The moment-generating function of a random variable $W$ is defined as $ M_{W}(x)=e^\frac{x^2}{2}$.
Find a general expression for the even and odd moments of W.
My attempt:
$$m^{(1)}(x) = xe^{\frac{x^2}{2}}$$ $$m^{(2)}(x) = e^{\frac{x^2}{2}}(x^2+1)$$ $$m^{(3)}(x) = e^{\frac{x^2}{2}}x\left(x^2+3\right)$$ $$m^{(4)}(x) = e^{\frac{x^2}{2}}\left(x^4+6x^2+3\right)$$ $$m^{(5)}(x) = e^{\frac{x^2}{2}}x\left(x^4+10x^2+15\right)$$ $$m^{(6)}(x) = e^{\frac{x^2}{2}}\left(x^6+15x^4+45x^2+15\right)$$
We have:
$$m^{(1)}(0) = 0$$ $$m^{(2)}(0) = 1$$ $$m^{(3)}(0) = 0$$ $$m^{(4)}(0) = 3$$ $$m^{(5)}(0) = 0$$ $$m^{(6)}(0) = 15$$
I guess the general formula for the odd moments is just $0$. For the even numbers, I'm not sure how should I proceed with this one I wonder? Any methods or theorems I should apply?

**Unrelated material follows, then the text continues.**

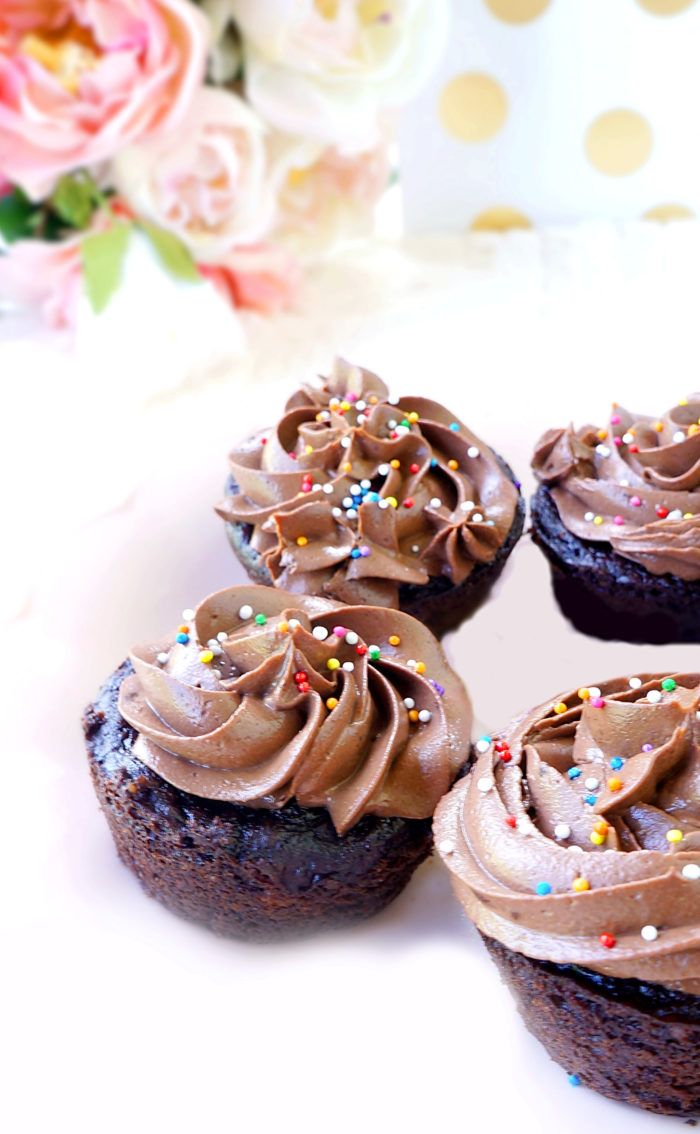 Skinny Chocolate Peanut Butter Cupcakes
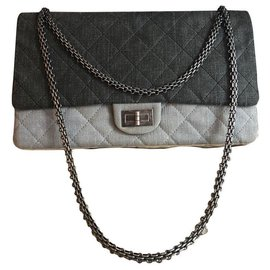Chanel-Chanel Reissue 2.55-Grey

Hint: The moment generating function of a random variable $Y$ is $E(e^{tY})$, which is $$1+\frac{E(Y)}{1!}t+\frac{E(Y^2)}{2!}t^2+\frac{E(Y^3)}{3!}t^3+\frac{E(Y^4)}{4!}t^4+\cdots.\tag{1}$$ Now expand $e^{t^2/2}$ in a power series. We get $$1+\frac{1}{2\cdot 1!}t^2+\frac{1}{2^2\cdot 2!}t^4+\frac{1}{2^3\cdot 3!}t^6+\cdots.\tag{2}$$ Compare (1) and (2) to write down the answers to your question.